_WORK TO COMPLETE:_ An exact, picture-free copy of the listing is required.
[DATA — start]
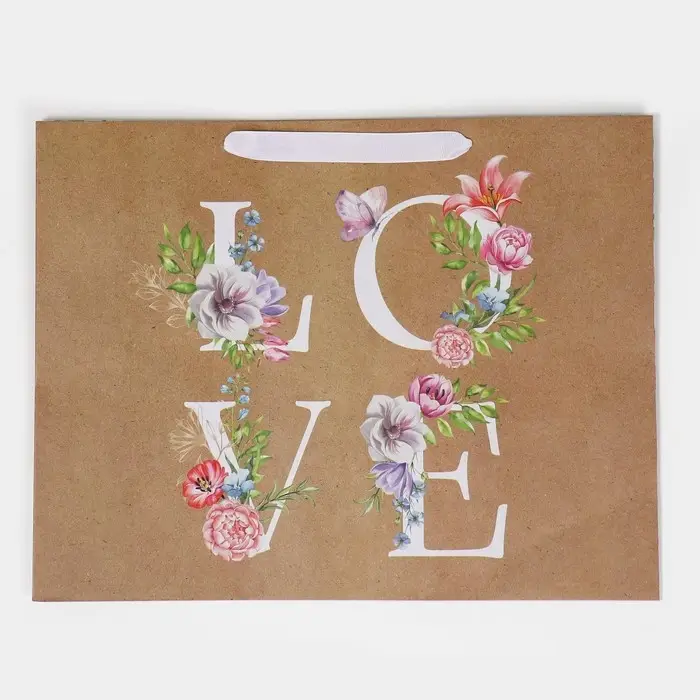 Пакет подарочный крафтовый, упаковка, «LOVE», L 31 х 40 х 11.5 см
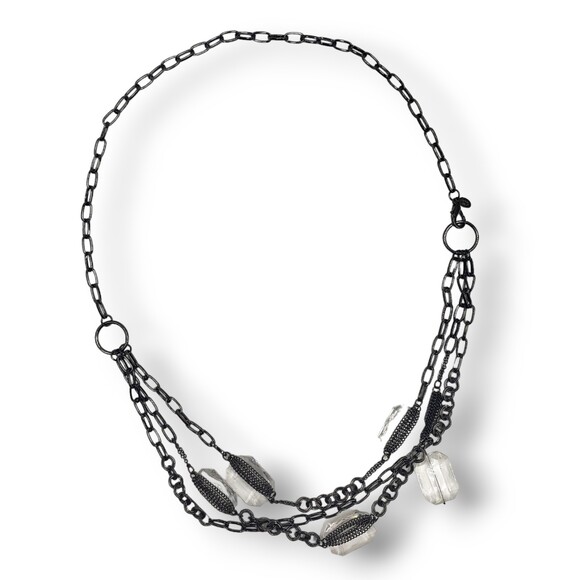 Cookie Lee Multi Strand Large Clear Faceted Beads Necklace Vintage - Picture 2 of 8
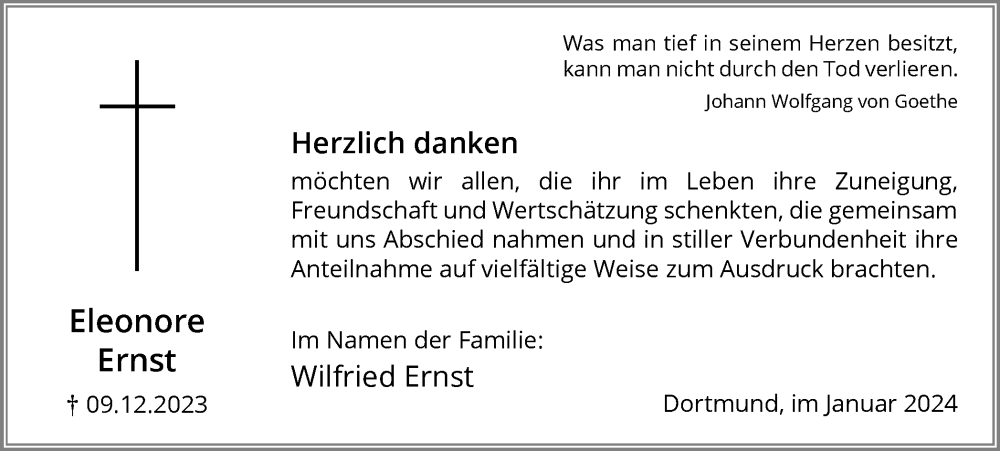  Traueranzeige für Eleonore Ernst vom 06.01.2024 aus 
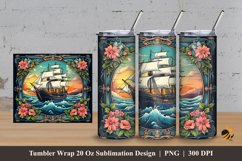 Handdrawn Pirate Ship Tumbler Wrap Sublimation Design 3 Product Image 1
[DATA — finish]
_SOLVED PROBLEM:_
 Пакет подарочный крафтовый, упаковка, «LOVE», L 31 х 40 х 11.5 см
 Cookie Lee Multi Strand Large Clear Faceted Beads Necklace Vintage - Picture 2 of 8
  Traueranzeige für Eleonore Ernst vom 06.01.2024 aus 
 Handdrawn Pirate Ship Tumbler Wrap Sublimation Design 3 Product Image 1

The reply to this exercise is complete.